神殺しのクロノスタシス7〜後編〜
以前、クロティルダを探しにベリクリーデと一緒にこの国に来た時。

ベリクリーデは、「何となくこっちのような気がする」みたいな曖昧な勘で。

その勘についていくと、見事、クロティルダを発見した訳だが。

今回は、そのベリクリーデが行方不明なのだから。

俺は、自分の力だけでベリクリーデを見つけなければならない。

生憎と…俺は、ベリクリーデみたいな勘の冴えはないからな。

意気込んで、遥々キルディリア魔王国まで来たものの…。

「…」

途方に暮れるのは後回しだ。

俺にはベリクリーデみたいな勘はないが、これでも俺は、そこそこの人生経験があるからな。

迷路の入口で二の足を踏むより、まずは手探りでも良いから、前に進むことが大切だと知っている。

だから、まずは前に進むことにする。

目指すは、キルディリア魔王国の王都、ファニレスだ。

多分ベリクリーデは、イシュメル女王の命令によって拉致されたのだ。

つまり、イシュメル女王はベリクリーデに用がある。

ならば、ベリクリーデは王都に…恐らく、ファニレス王宮にいる…。

と、予測するのが一番…妥当な気がする。

他に当てもないことだし、やはり、まずは王都を探しに行くのが無難だろう。

…よし。

「…今行くからな、ベリクリーデ」

待ってろよ。

イシュメル女王が何を企んでるのか知らないが。

多分、ろくでもないことを企んでるに違いないが。

それでも、その目論見の為に、ベリクリーデを利用させることだけはしない。

…さて、王都に向かうとなればまずは、以前と同じように駅に、

「…やはり来ていたか。ジュリス・レティーナ」

「あ?」

背後から突然、聞き覚えのある声がして、振り向くと。

そこには、険しい顔をした天使…クロティルダがいた。

…お前。

「単身、キルディリア魔王国に乗り込むとは…。なかなか剛毅なことを考える」

なんだ。馬鹿にしてんのか?

「…元はと言えば俺の不注意で、ベリクリーデが連れ去られたんだぞ?…黙ってられるか」

「だが、我が姫は自分が連れ去られたことを、お前のせいだとは思っていない」

あぁ、そうかい。

「ベリクリーデがどう思っていようと関係ない。俺がそう思ってるんだからな」

だから、これは俺の意志だ。

俺は自分がそうしたいから、ベリクリーデを連れ戻しに来た。

それだけだ。

「そうか…。…利口なように見えて、意外とそうでもないんだな」

「…何だよ。喧嘩売ってんのか?」

お前の羽根、むしってやろうか。

今は目立つ訳にはいかないから、我慢してやるけどな。

「いや、むしろ尊敬の念を抱いている」

「皮肉が上手くなったもんだな」

「本気で言ってるんだ。…自分がそうしたいと思ったことを、ひたむきに貫き通す。
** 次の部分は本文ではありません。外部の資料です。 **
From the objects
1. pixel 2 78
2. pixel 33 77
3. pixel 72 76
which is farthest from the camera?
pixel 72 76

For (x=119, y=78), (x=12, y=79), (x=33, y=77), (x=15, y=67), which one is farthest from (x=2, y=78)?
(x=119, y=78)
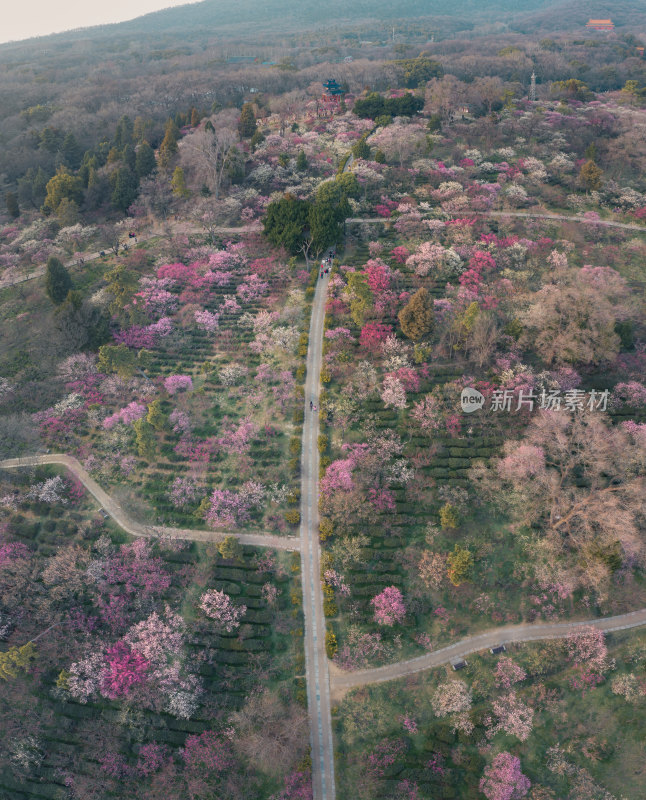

…俺には出来なかった生き方だ」

「…」

…別に、今からでも遅くないだろ。

自分がそうしたいと思ったこと、やれば良いだろ。

誰も止めたりしねーよ。

「…クロティルダ。お前、ベリクリーデの傍にいたんだろ?」

「あぁ」

「じゃあ、ベリクリーデが今何処にいるか、知ってるんじゃないのか」

俺の前に、不用意に姿を現したからには。

存分に、利用出来るだけ利用させてもらうぞ。